The elder Wilson has nearly 150 acting credits to his name, including feature films and network television shows. He's performed in theater, standup comedy and is an accomplished painter. But he's fully aware of how most people will perceive his legacy.
"I watched it completely eat me alive and turn me into a billion pixelized images flashing through satellites and on televisions and everywhere," Wilson said while narrating a video about his artwork titled, I Am Pop Art. "The pop that I had watched and marveled at and celebrated chewed me up, spit me out and turned me into a human representation of a Campbell's Soup can."
That from a guy whose most recognizable character thought "butthead" to be the most cutting of insults. It's pretty obvious that Thomas Wilson is not Biff Tannen.
"So far from that in real life," his son noted.
By email, the actor said he and wife Caroline support his son's career from the sidelines. He's more comfortable speaking about Tannen in the nearly 35 years since the film's release.
• Wilson's father cheers on first professional hit
His 2009 standup special, Bigger than You, included a song with the repeated line, "Stop asking me the question," dispersed between familiar interrogative requests by people on the street who recognize him as that dude from that movie.
"Movies are pretend. Cars don't fly. Time travel doesn't exist. When a 5-foot, 2-inch guy punches me in the face, I don't get knocked unconscious," Wilson explained in the special. "I was president of the debating team. I played the tuba in the band. Paint your own picture."

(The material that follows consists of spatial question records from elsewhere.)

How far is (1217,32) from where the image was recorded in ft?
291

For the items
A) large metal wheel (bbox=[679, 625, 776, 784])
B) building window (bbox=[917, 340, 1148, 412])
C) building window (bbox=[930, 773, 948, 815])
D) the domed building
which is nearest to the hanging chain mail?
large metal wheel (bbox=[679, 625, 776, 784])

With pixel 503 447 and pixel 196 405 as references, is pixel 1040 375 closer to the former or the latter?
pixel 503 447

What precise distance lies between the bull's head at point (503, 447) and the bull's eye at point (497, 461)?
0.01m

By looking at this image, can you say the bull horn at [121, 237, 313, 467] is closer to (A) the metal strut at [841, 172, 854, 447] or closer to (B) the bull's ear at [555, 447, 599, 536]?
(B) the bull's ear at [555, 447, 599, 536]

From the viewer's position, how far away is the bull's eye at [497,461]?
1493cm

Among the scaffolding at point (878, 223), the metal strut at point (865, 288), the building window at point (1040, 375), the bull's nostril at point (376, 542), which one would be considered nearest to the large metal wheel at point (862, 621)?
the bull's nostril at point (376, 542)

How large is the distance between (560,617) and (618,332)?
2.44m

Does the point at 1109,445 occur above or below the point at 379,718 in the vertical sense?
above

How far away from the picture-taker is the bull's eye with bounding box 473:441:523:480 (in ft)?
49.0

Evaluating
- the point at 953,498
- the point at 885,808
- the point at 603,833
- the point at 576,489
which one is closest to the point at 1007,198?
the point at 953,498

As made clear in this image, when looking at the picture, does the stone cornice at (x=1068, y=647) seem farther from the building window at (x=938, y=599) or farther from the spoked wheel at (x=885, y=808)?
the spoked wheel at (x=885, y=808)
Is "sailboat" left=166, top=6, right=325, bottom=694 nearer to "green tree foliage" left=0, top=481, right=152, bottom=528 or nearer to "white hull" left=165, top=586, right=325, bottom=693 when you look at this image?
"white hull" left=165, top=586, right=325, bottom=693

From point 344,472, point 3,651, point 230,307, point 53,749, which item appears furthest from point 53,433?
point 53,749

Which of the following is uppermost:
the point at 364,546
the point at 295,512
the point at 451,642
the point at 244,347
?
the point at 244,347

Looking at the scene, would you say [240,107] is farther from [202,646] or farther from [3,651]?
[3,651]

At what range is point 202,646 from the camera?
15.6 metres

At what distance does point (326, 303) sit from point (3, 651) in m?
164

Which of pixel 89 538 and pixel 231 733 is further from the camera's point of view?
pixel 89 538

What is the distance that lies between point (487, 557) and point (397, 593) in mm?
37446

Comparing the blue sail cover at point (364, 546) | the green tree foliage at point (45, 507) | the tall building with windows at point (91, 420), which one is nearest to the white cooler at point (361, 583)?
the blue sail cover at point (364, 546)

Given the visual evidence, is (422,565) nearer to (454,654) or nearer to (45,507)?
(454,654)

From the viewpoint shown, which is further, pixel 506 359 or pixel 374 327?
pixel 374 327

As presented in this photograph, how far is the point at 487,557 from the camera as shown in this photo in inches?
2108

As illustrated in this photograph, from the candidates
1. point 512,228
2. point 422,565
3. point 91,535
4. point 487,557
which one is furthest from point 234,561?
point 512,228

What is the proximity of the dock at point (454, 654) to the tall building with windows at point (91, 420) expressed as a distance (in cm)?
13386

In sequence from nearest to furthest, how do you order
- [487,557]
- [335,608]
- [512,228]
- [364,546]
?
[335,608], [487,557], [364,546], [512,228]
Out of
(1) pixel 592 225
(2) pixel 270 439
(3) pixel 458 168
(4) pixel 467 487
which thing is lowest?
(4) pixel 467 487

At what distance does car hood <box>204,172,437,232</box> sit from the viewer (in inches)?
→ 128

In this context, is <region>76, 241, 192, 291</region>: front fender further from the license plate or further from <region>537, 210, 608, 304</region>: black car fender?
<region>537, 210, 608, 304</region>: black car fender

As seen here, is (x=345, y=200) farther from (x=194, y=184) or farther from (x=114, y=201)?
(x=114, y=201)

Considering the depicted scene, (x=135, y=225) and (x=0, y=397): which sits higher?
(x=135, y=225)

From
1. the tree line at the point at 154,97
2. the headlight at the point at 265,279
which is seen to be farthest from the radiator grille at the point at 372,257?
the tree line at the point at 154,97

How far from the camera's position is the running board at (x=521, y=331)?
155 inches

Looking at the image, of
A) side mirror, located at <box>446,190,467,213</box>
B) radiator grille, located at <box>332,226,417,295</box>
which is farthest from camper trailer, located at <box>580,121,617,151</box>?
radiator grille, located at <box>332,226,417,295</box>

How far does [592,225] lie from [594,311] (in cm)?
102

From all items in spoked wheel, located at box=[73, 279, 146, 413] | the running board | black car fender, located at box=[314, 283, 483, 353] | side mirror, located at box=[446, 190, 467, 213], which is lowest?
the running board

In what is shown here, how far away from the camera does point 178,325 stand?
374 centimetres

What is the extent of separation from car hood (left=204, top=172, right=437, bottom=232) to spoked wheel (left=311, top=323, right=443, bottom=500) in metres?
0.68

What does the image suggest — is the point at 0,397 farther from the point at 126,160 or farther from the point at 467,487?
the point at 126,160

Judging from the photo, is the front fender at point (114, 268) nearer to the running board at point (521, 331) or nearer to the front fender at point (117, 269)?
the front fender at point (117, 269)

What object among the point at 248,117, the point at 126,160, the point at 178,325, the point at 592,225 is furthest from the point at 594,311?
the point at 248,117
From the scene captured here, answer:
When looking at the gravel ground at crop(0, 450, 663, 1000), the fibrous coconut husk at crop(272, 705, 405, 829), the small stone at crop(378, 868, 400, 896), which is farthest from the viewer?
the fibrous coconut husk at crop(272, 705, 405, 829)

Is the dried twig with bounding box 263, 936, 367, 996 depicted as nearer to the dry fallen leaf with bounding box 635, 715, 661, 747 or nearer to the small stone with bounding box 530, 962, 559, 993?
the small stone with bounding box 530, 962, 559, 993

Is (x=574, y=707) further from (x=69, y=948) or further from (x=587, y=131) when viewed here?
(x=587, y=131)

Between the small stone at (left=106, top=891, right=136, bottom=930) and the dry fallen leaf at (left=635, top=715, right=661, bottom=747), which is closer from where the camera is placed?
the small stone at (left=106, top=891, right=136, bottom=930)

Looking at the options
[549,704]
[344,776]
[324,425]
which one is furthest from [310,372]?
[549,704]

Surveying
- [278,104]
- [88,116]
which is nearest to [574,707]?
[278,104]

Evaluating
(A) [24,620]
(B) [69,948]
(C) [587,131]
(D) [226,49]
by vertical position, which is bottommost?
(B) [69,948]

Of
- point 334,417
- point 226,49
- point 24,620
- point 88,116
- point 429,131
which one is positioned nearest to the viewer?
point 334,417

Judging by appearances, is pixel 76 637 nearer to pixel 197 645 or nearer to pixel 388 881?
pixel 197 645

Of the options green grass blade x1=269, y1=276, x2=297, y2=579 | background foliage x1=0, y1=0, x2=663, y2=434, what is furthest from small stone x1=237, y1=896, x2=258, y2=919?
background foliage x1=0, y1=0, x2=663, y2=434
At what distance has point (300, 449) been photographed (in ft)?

He may not have ever behaved like Biff, but Wilson has joked that his 6-foot-3, 230-pound frame left him with limited casting options on Broadway. He painted a picture -- not literally, this time -- of his macho male relatives. He showed off "the recessive theater gene" and high-school sports experiences for the Mets prospect's father were limited to the marching band.
In Bigger than You, the elder Wilson recalled raising his only son, Tommy, the youngest of four children. Barbie doll parts were used as weaponry and his young lad even wondered what a rotating fan blade felt like.
"I wasn't allowed to go to the comedy events at a young age because most of the comedians were pretty vulgar, and my dad likes to stay away from that. He does a pretty clean act," the prospect said. "It was great once I got to high school to go watch his comedy and see his specials and stuff. I thought it was hilarious."
Bigger than You also covers Tommy's early Little League days, when Thomas was astonished to realize he wasn't "the most clueless" dad at the field. He's still working, but now he also plays the role of the eager fan at the Minor League baseball game.
"My dad loves coming to the games and cheering me on," Tommy said. "And he's not afraid to make his presence known by cheering me on. … He'll get after it, too. And he's not afraid to say a word or two to any umpire. ... He's electric. He brings the energy and it fires me up, man. I love having him at my games."